No recente episódio envolvendo o atacante argentino Gianluca Prestianni e o brasileiro Vini Jr., a Fifa decidiu ampliar a punição imposta ao jogador do Benfica. A medida foi adotada após Prestianni ter admitido ofensas homofóbicas durante uma partida da Liga dos Campeões, realizada em Lisboa, e em que Vini Jr. alegou ter sido alvo de insultos racistas. De acordo com a decisão, Prestianni ficará suspenso de participar de dois jogos da Copa do Mundo, caso venha a ser convocado para a seleção argentina.

O caso veio à tona após a partida entre Benfica e Real Madrid, onde Vini Jr. fez a denúncia de racismo contra o argentino. Em resposta a essa acusação, o atacante foi inicialmente punido pela Uefa com um total de seis jogos de suspensão. Esta decisão reflete a postura da entidade em adotar ações rigorosas contra comportamentos discriminatórios no futebol, em um momento em que a conscientização sobre a importância da igualdade racial e da luta contra a homofobia tem ganhado crescente destaque no cenário esportivo.

A punição, que se estendeu a jogos da Fifa, foi ratificada pelo Comitê de Controle, Ética e Disciplina da Uefa, reforçando o comprometimento das instituições em combater qualquer forma de preconceito no esporte. É importante notar que, embora a suspensão inclua jogos de clubes da Uefa e competições internacionais oficiais, amistosos e campeonatos nacionais não estão sujeitos a essa decisão.

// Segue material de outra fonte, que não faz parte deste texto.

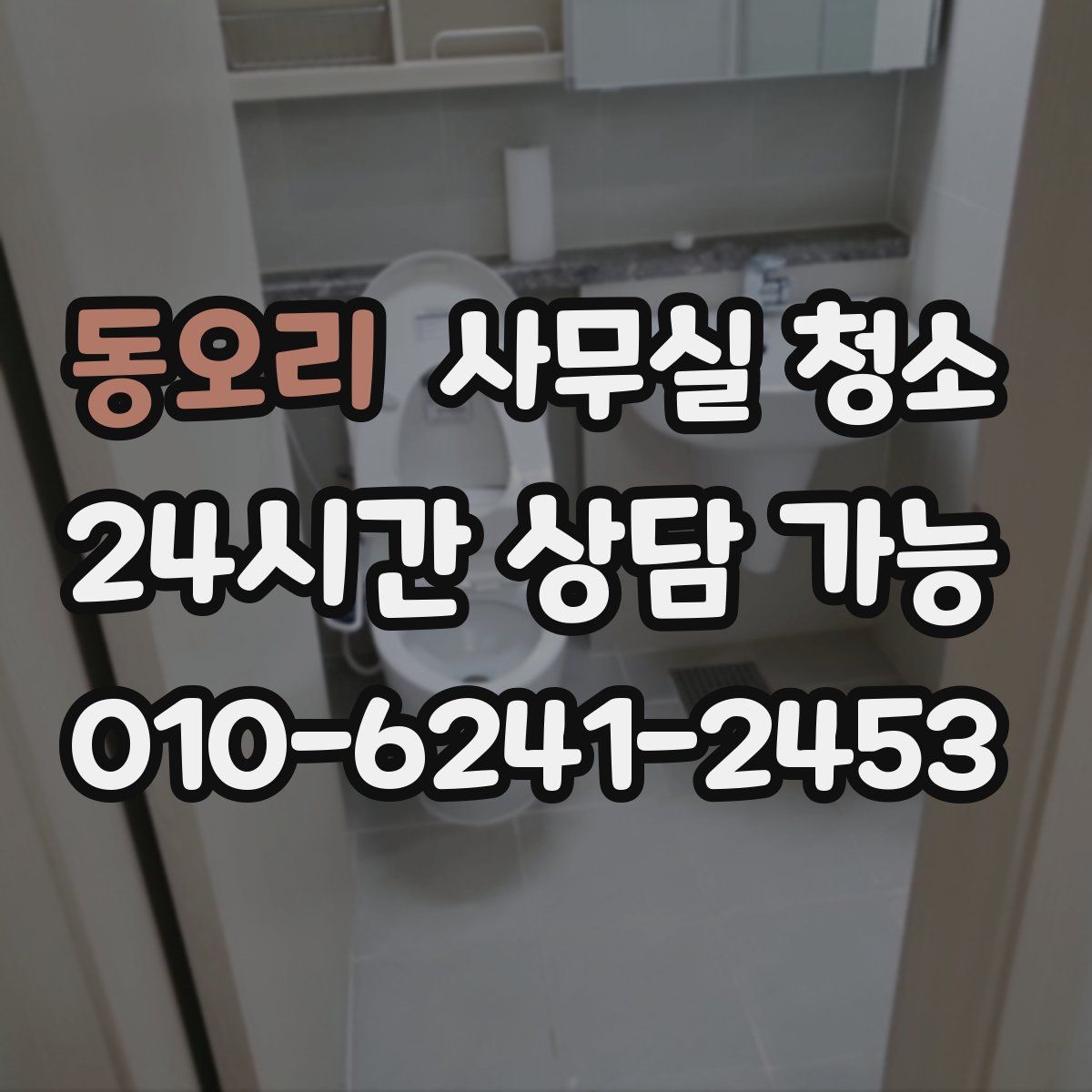 동오리 사무실 청소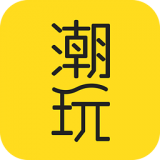 潮玩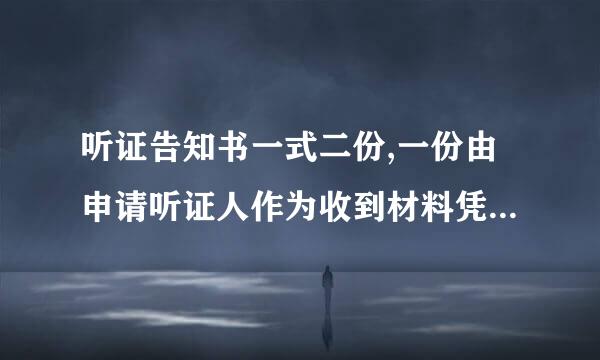 听证告知书一式二份,一份由申请听证人作为收到材料凭证,一份由行政执法机关存档保留。()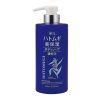 [Hatomugi] Sữa Tắm Hatomugi The Body Soap 600ml Xanh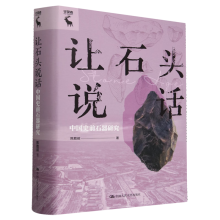 ׌ʯ�^�fԒ���Ї�ʷǰʯ���о�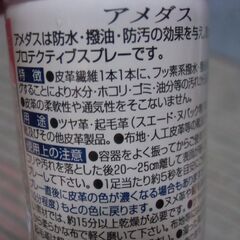 【取引成立】アメダス 汚れを付きにくく シミを防ぐ防水 撥水 保護スプレー 60ml 未使用品 お譲りします。＊石川県＊美川より＊期間限定の画像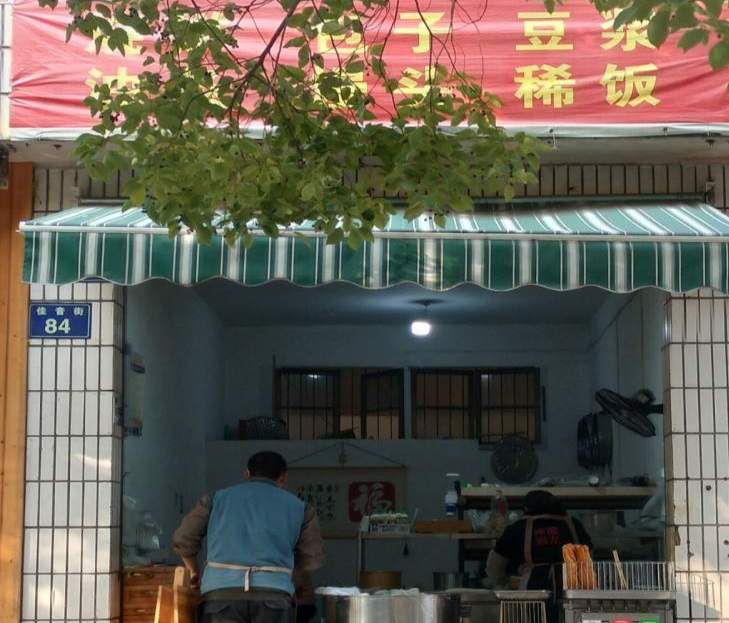 金华市佳音街早餐店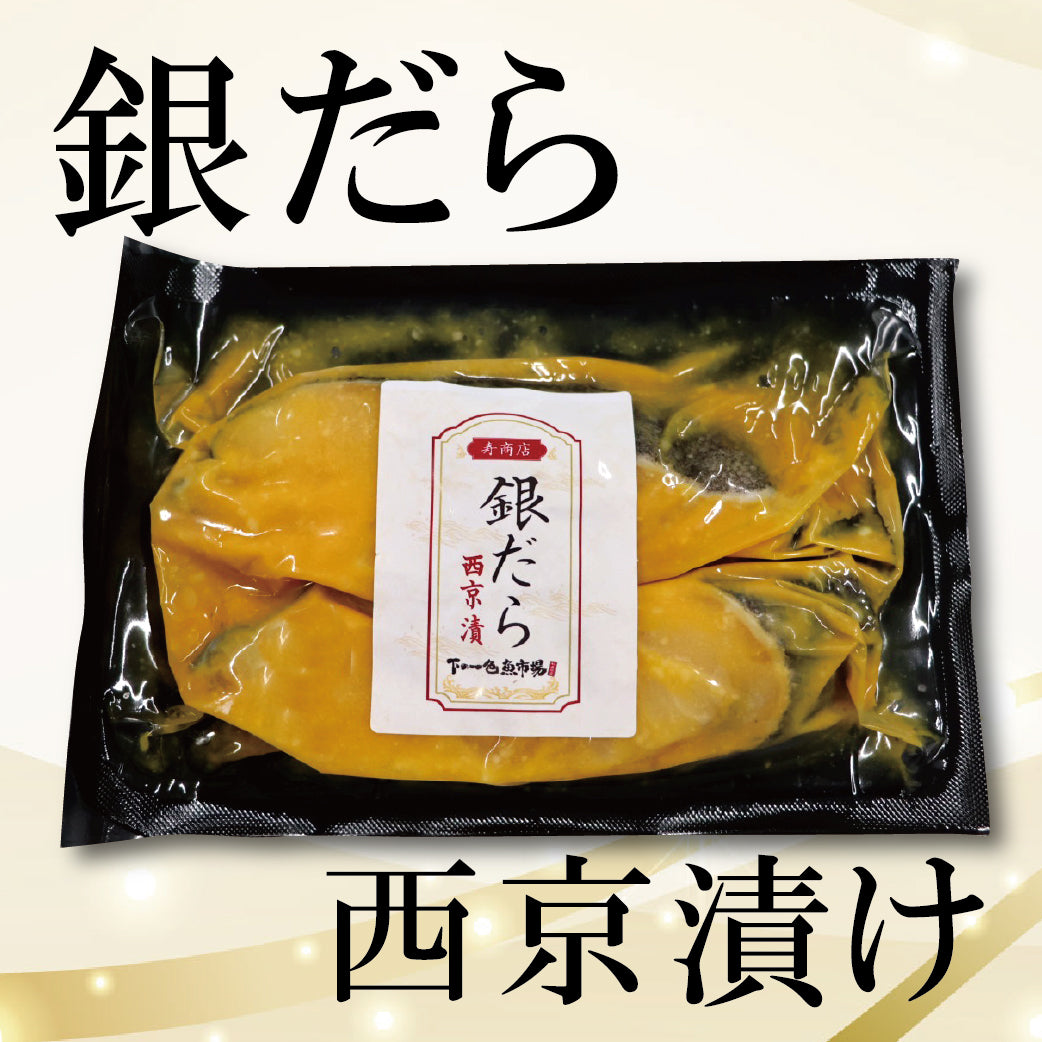 【冷凍便】寿商店特選漬け魚詰め合わせ/単品販売（各2切入）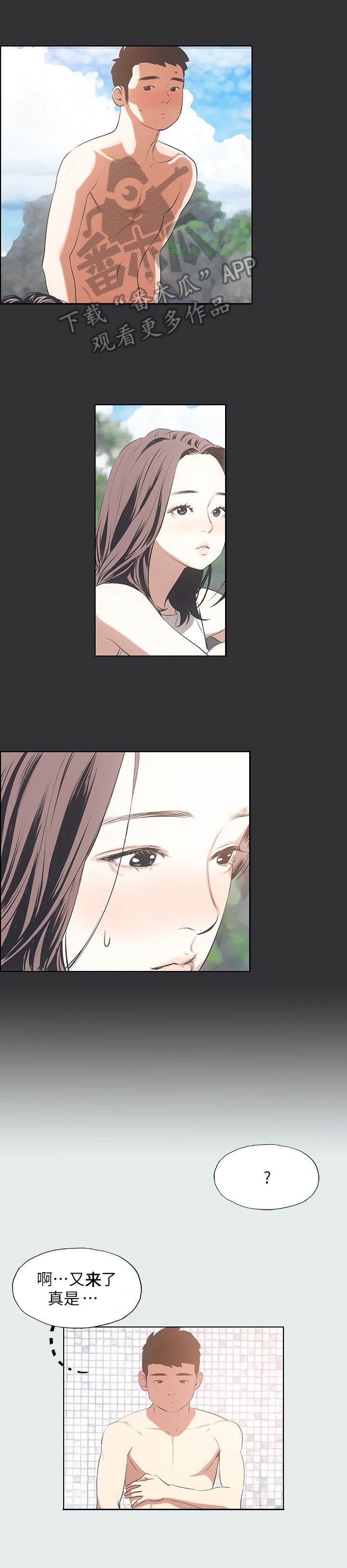 第10章：想念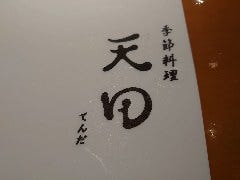 季節料理 天田
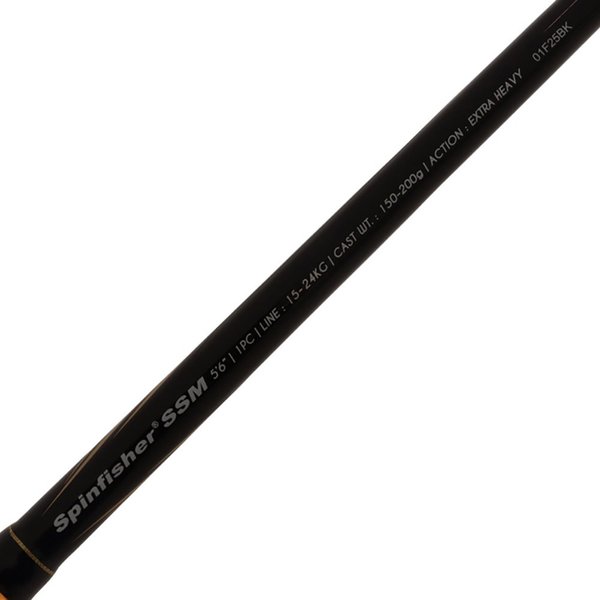 850Ssm / Ssm 561Xh Reef 15-24Kg 1Pc Jig Spin Combo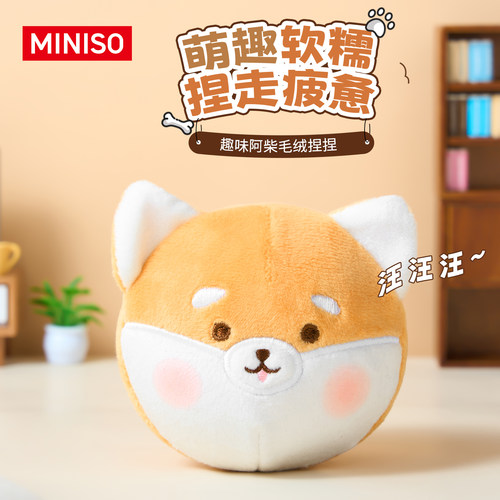 名创优品柴犬毛绒捏捏解压玩具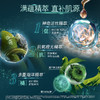 海蓝之谜精粹水150ml 商品缩略图2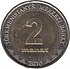 Coin of Turkmenistan 04.jpg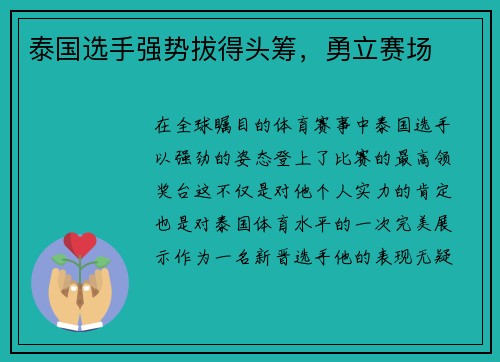 泰国选手强势拔得头筹，勇立赛场
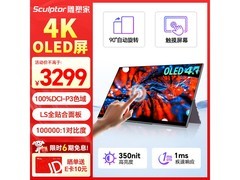 15.6英寸4K OLED便携触摸屏显示器直降好价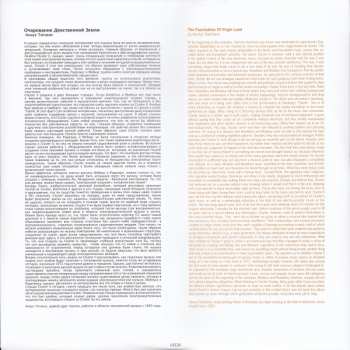 LP/CD Cluster: Cluster II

Gianluca Prestianni, que foi convocado pela seleção argentina em março de 2026, não chegou a entrar em campo durante o amistoso contra Zâmbia, permanecendo no banco de reservas. Este episódio não apenas destaca as tensões existentes dentro do mundo do futebol, mas também evidencia a necessidade de uma reflexão mais profunda sobre o comportamento tanto de atletas quanto das instituições que regulam o esporte.

O futebol, enquanto roda viva de emoções e rivalidades, também carrega a responsabilidade de promover valores de respeito e inclusão, e casos como o de Vini Jr. e Prestianni servem como um lembrete da importância de manter essas questões em foco.